Estamos finalizando el tiempo Ordinario, ya justo en el Domingo Trigésimo tercero del Tiempo Ordinario (XXXIII), es por ello por lo que el Evangelio nos habla del final de los tiempos, es decir, nos van preparando poco a poco para que veamos el final del año litúrgico, que tiene su culmen con la celebración de Cristo Rey del Universo que se celebra el último domingo de noviembre.

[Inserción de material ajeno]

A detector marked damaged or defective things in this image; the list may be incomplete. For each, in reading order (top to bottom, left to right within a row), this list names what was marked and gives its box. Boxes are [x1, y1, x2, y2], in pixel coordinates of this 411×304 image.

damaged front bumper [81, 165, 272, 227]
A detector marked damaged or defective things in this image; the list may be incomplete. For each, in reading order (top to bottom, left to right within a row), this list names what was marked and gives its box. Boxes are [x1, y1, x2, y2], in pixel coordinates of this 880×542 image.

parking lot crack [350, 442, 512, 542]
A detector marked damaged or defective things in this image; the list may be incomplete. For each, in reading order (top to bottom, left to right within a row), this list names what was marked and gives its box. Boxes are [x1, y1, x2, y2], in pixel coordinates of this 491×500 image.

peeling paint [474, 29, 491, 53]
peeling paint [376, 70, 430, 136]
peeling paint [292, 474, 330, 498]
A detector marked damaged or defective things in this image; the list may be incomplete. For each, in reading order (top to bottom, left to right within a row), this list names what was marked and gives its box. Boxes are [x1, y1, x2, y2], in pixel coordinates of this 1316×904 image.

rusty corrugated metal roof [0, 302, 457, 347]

El Evangelio de este domingo nos sitúa en un momento de revelación y de desconcierto. Jesús, contemplando el esplendor del templo de Jerusalén, declara que no quedará piedra sobre piedra. Ante el asombro de los oyentes, Jesús comienza un discurso que, más que anunciar una catástrofe material, busca abrir los ojos del corazón a una verdad más grande: todo lo visible es pasajero, sólo Dios permanece para siempre.
Ya sabemos por lo que nos dice el Evangelio que los discípulos admiraban la belleza del templo, sus piedras preciosas y también sus ofrendas. Según aquellos que han profundizado sobre el tema en cuestión el templo era el orgullo religioso de Israel, el signo visible de la presencia de Dios.

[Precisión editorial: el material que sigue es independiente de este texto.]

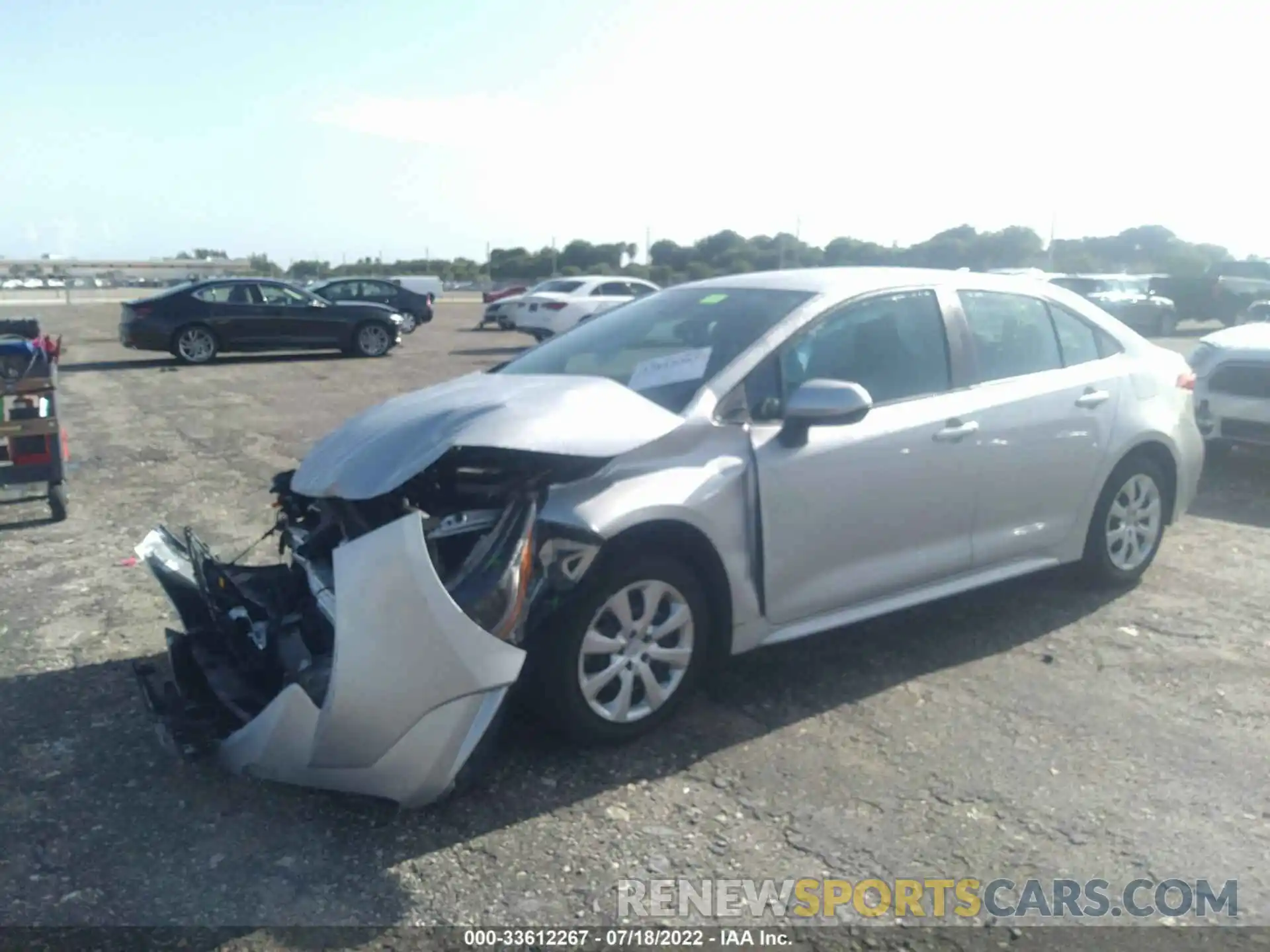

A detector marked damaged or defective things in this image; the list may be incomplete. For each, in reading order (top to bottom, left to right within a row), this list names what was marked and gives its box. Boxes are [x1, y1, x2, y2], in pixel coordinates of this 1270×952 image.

crumpled hood [290, 370, 683, 497]
detached bumper [130, 513, 527, 809]
damaged fender [140, 513, 532, 809]
severe front-end damage [134, 444, 606, 804]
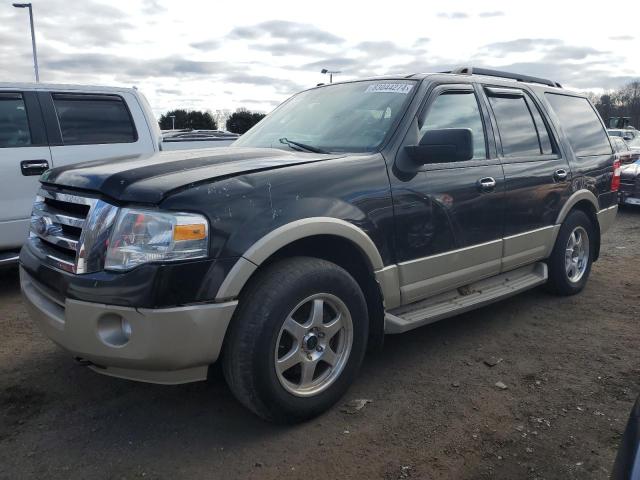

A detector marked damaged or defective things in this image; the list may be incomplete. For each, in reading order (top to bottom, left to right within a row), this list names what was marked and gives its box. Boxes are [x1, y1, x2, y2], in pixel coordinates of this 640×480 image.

dented hood [42, 148, 342, 204]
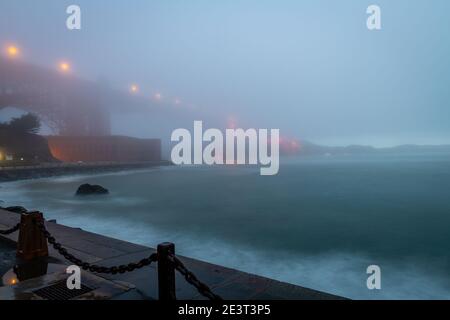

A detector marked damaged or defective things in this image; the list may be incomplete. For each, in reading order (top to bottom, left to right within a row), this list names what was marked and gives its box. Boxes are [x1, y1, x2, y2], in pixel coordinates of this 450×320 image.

rusty metal post [16, 211, 48, 262]
rusty metal post [158, 242, 176, 300]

Jesús con mirada profética y profunda, ve más allá del mármol y del oro, él observa la fragilidad de las obras humanas cuando las ponemos en el lugar de Dios. Es bueno que sepamos que Jesús no desprecia la belleza ni el arte, sino la idolatría del poder y su seguridad aparente. Es claro que cuando el corazón del hombre se aferra a lo perecedero, inevitablemente se desmorona con ello. Por eso llego a decir refiriéndose al templo: “Esto que contemplan, llegarán días en que no quedará piedra sobre piedra”

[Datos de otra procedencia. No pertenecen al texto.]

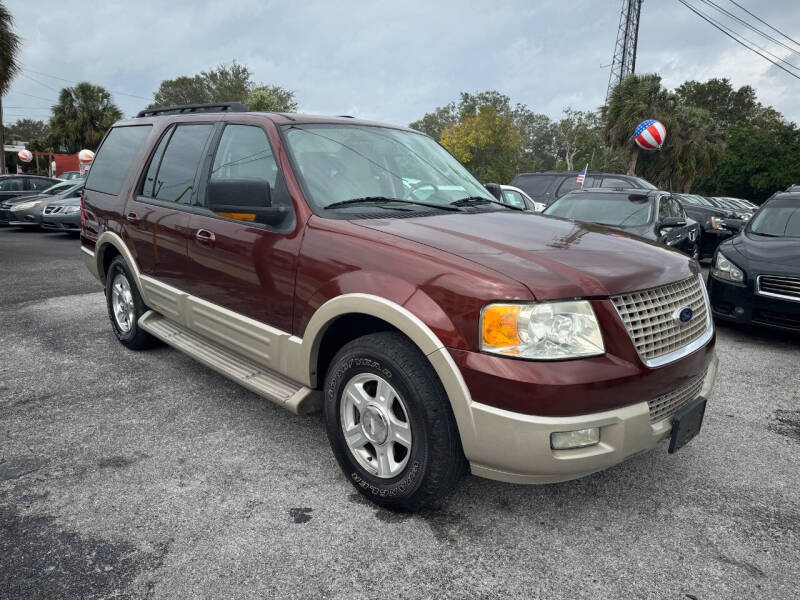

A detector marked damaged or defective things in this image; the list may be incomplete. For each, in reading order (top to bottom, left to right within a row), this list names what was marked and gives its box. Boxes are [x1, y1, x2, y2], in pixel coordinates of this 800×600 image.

cracked asphalt [1, 227, 800, 596]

Jesús aprovecha la ocasión para anunciar guerras, terremotos, persecuciones y signos en el cielo. Todo esto lo hace no para provocar miedo en los presentes, sino para educar en la fe y en la esperanza. Nos enseña que la historia humana, con todas sus altas y sus bajas, está en las manos de Dios. Es por tal motivo que el discípulo no debe vivir dominado por el pánico ni por el fatalismo, sino por la certeza de que, en medio del caos, Dios sigue obrando.
La fe auténtica no se apoya en la estabilidad y en la belleza de las estructuras, sino en la fidelidad del Señor que no pasa, ni cambia, es por esta razón que dice Jesús: “Cuando vean que estas cosas suceden, levanten la cabeza, porque se acerca su liberación.”
Este texto trae consigo un mensaje que es al mismo tiempo hermoso y consolador, es decir, el fin de lo viejo no es la destrucción, sino el nacimiento de algo nuevo. El Reino de Dios se gesta en medio de las crisis y las dificultades, así como también la vida nueva surge del dolor del parto. Todo lo que se tambalea, todo lo que se derrumba, puede ser ocasión para que el corazón humano se vuelva más puro, más libre, más de Dios.
En este pasaje Jesús nos invita a que leamos los signos de los tiempos, no con miedo, sino con discernimiento y esperanza. A reconocer en los acontecimientos, por más oscuros que sean, una palabra de Dios que nos llama a la conversión y a la confianza.
La historia puede estremecerse, los templos pueden tambalearse y caer, los poderes pueden pasar, pero la Palabra de Dios no pasará, ella es nuestra roca firme y sostén eterno.
Finalmente, este bello Evangelio nos invita a vivir con el corazón en el cielo y los pies en la tierra: construyendo, sirviendo, amando, pero sin apegarnos a lo que no dura. Solo quien ha puesto su confianza en Dios puede mirar el futuro sin temor, porque sabe que el Señor no destruye lo que ama, sino que lo purifica para hacerlo nuevo.